Die wichtigsten Fragen zu den duetschen CL-Siegern kurz und knapp beantwortet.
Der erste Sieg eines deutschen Vereins ging 1973 an den FC Bayern München. Die Münchner gewannen 4:0 gegen Atlético Madrid. Der Wettbewerb hieß damals noch Europapokal der Landesmeister. In der ab 1992 ausgespielten neuen Champions League konnte sich Borussia Dortmund 1997 als erste deutsche Mannschaft den Titel holen. Das Finale gegen Juventus Turin endete 3:1.
Es gibt 4 Spieler, die jeweils 2 Tore in Finalspielen erzielten. Gerd Müller und Uli Hoeneß waren beim 4:0 Sieg gegen Atlético Madrid 1974 jeweils mit 2 Toren erfolgreich. Franz Roth traf einmal im Endspiel 1975 gegen Leeds United und einmal im Finale 1976 gegen Saint-Étienne.
Beim Sieg von Borussia Dortmund 1997 gegen Juventus Turin schoss Karl-Heinz Riedle 2 Tore.
Der FC Bayern München hat die Champions League 6-mal gewonnen. Die 3 Erfolge im Europapokal der Landesmeister waren: 1974 gegen Atlético Madrid 4:0, 1975 gegen Leeds United 2:0, 1976 gegen
Saint-Étienne 1:0. In der Champions League ab 1992 gewannen die Bayern ebenfalls 3-mal: 2001 mit 5:4 n.E. gegen FC Valencia, 2013 mit 2:1 gegen Borussia Dortmund und 2020 mit 1:0 gegen Paris Saint-Germain.

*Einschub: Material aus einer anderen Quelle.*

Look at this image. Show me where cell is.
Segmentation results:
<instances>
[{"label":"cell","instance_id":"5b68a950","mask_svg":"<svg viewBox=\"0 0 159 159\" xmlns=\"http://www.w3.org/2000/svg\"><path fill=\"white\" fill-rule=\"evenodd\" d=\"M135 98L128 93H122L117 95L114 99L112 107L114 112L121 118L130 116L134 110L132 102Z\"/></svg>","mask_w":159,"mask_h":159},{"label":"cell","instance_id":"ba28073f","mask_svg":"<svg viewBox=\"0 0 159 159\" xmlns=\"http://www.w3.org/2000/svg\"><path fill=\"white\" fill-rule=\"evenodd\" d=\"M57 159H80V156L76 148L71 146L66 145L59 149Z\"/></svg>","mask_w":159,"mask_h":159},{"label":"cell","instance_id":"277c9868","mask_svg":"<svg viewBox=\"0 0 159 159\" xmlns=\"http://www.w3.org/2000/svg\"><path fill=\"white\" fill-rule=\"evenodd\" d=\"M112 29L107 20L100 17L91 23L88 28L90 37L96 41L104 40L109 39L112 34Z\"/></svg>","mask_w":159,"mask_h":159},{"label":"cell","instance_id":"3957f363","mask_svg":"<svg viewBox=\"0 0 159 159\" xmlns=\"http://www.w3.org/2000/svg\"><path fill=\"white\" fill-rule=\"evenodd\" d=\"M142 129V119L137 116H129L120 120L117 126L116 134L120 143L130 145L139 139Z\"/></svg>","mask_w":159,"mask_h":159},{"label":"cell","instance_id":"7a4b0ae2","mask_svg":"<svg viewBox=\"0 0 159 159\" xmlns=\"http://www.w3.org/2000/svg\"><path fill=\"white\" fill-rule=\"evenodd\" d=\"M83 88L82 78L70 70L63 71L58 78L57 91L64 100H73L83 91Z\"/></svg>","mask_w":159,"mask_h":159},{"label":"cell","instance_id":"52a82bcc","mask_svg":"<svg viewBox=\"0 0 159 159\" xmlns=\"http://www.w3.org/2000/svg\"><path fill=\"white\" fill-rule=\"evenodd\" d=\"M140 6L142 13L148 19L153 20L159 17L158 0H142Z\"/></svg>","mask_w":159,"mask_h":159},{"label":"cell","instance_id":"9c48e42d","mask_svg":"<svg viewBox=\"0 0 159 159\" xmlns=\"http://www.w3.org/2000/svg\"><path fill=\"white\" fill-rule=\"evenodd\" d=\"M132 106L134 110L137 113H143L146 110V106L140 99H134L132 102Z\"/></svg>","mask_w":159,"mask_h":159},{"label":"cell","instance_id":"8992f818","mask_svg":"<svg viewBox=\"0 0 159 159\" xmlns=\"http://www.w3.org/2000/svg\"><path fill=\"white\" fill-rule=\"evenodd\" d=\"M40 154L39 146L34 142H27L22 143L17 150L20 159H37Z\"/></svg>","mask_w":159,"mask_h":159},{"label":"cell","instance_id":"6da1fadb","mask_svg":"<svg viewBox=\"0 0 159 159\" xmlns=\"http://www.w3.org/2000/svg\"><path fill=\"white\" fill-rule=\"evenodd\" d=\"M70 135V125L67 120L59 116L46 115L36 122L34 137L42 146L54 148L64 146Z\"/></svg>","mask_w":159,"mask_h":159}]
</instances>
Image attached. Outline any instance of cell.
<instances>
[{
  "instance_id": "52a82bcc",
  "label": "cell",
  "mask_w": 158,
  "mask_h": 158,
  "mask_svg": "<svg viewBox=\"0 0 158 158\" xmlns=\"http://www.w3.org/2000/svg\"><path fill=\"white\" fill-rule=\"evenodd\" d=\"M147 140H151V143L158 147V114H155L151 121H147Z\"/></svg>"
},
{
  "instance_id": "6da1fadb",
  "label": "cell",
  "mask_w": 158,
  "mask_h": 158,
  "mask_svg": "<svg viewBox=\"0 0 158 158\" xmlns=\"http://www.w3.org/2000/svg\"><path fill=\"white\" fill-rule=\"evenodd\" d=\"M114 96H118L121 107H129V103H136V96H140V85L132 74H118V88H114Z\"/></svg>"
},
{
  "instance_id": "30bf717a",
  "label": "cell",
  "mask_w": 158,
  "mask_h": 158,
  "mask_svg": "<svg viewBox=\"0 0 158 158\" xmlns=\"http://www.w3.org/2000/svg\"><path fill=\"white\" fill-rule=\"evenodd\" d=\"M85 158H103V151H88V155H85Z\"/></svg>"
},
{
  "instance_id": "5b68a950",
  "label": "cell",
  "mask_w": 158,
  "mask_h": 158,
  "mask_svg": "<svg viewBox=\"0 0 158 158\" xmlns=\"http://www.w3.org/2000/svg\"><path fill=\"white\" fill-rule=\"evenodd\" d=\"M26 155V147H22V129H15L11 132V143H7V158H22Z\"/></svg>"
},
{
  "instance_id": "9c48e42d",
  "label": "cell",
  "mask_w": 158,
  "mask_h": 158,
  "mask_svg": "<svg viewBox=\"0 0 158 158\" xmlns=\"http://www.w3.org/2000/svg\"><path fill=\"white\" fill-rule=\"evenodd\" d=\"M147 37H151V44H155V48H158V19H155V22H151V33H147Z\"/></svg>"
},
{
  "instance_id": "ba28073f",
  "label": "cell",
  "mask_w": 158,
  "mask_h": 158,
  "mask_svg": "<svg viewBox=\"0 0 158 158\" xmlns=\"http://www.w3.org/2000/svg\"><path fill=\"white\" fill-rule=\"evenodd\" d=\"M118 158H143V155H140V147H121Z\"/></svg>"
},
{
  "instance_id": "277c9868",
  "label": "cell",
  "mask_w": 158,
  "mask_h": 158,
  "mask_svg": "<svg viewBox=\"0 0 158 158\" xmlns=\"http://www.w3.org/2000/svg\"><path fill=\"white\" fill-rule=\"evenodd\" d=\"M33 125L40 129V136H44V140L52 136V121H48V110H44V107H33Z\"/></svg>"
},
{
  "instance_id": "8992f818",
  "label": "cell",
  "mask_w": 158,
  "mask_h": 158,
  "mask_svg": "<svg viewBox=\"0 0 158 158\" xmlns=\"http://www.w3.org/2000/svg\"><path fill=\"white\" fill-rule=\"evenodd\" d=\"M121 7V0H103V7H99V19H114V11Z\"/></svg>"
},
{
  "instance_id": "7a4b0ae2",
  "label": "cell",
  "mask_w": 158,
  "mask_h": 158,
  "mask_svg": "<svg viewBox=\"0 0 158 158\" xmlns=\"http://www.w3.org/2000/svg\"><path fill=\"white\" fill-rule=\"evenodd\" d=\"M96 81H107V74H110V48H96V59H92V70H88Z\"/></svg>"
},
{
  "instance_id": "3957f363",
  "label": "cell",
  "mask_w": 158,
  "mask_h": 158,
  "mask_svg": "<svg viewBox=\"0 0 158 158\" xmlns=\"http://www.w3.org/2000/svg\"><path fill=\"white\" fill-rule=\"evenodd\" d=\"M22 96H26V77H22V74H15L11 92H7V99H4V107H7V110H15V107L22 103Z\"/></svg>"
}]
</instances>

Der FC Bayern München stand 11-mal in einem Champions League Finale (inklusive Europapokal der Landesmeister) und konnte den Titel 6-mal erringen. Borussia Dortmund erreichte das Finale 3-mal und gewann 1 Titel.
Der Hamburger SV stand einmal im Finale und gewann dieses. Borussia Mönchengladbach und Bayer Leverkusen waren jeweils 1-mal Finalteilnehmer, sie verloren die Spiele jedoch.
Es gibt 2 Trainer, die die Champions League jeweils 2-mal gewonnen haben. Dettmar Cramer gewann mit dem FC Bayern München in den Jahren 1975 (2:0 gegen Leeds United) und 1976 (1:0 gegen Saint-Étienne). Ottmar Hitzfeld (Schweiz) siegte mit Borussia Dortmund 1996 (3:1 gegen Juventus Turin) und mit dem FC Bayern München 2001 (5:4 n.E. gegen FC Valencia).